## Saved entries:
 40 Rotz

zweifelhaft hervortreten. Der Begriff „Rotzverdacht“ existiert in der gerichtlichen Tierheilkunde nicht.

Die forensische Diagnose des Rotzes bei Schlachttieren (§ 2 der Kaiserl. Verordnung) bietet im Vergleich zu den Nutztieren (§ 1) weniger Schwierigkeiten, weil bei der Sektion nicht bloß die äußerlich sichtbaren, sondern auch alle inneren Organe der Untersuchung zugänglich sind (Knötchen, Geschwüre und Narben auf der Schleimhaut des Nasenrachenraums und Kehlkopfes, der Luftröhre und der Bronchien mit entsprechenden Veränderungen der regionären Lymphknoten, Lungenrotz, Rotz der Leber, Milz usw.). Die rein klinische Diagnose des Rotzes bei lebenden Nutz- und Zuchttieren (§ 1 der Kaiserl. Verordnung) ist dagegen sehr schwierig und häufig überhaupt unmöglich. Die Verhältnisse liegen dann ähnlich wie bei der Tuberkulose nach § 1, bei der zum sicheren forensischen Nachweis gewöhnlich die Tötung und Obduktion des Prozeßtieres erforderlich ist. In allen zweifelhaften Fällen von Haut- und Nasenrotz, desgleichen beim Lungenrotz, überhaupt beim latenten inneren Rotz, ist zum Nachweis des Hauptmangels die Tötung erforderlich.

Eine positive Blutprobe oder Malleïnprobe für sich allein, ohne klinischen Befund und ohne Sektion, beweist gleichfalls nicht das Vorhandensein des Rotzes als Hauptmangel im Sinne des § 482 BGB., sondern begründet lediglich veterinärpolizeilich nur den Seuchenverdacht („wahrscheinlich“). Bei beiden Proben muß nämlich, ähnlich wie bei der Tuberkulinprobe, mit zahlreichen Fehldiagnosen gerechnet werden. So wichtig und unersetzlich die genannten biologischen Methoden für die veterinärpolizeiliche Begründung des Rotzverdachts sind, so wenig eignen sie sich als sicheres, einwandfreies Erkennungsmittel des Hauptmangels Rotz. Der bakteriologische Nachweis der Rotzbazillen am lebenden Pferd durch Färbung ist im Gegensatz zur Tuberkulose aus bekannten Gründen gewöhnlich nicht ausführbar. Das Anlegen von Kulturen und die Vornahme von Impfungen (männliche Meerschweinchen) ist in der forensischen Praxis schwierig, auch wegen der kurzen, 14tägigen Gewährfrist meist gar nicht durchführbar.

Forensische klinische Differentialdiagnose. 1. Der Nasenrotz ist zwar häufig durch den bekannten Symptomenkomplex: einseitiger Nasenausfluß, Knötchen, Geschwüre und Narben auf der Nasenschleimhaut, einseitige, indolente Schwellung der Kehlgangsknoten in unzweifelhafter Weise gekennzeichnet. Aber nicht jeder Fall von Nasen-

## TO DO:
Stop after the line containing "zweifelhaft hervortreten. Der": print exactly the lines from the start of the entries above up to it, that line included.

## SOLUTION FOR THIS EXERCISE:
 40 Rotz

zweifelhaft hervortreten. Der Begriff „Rotzverdacht“ existiert in der gerichtlichen Tierheilkunde nicht.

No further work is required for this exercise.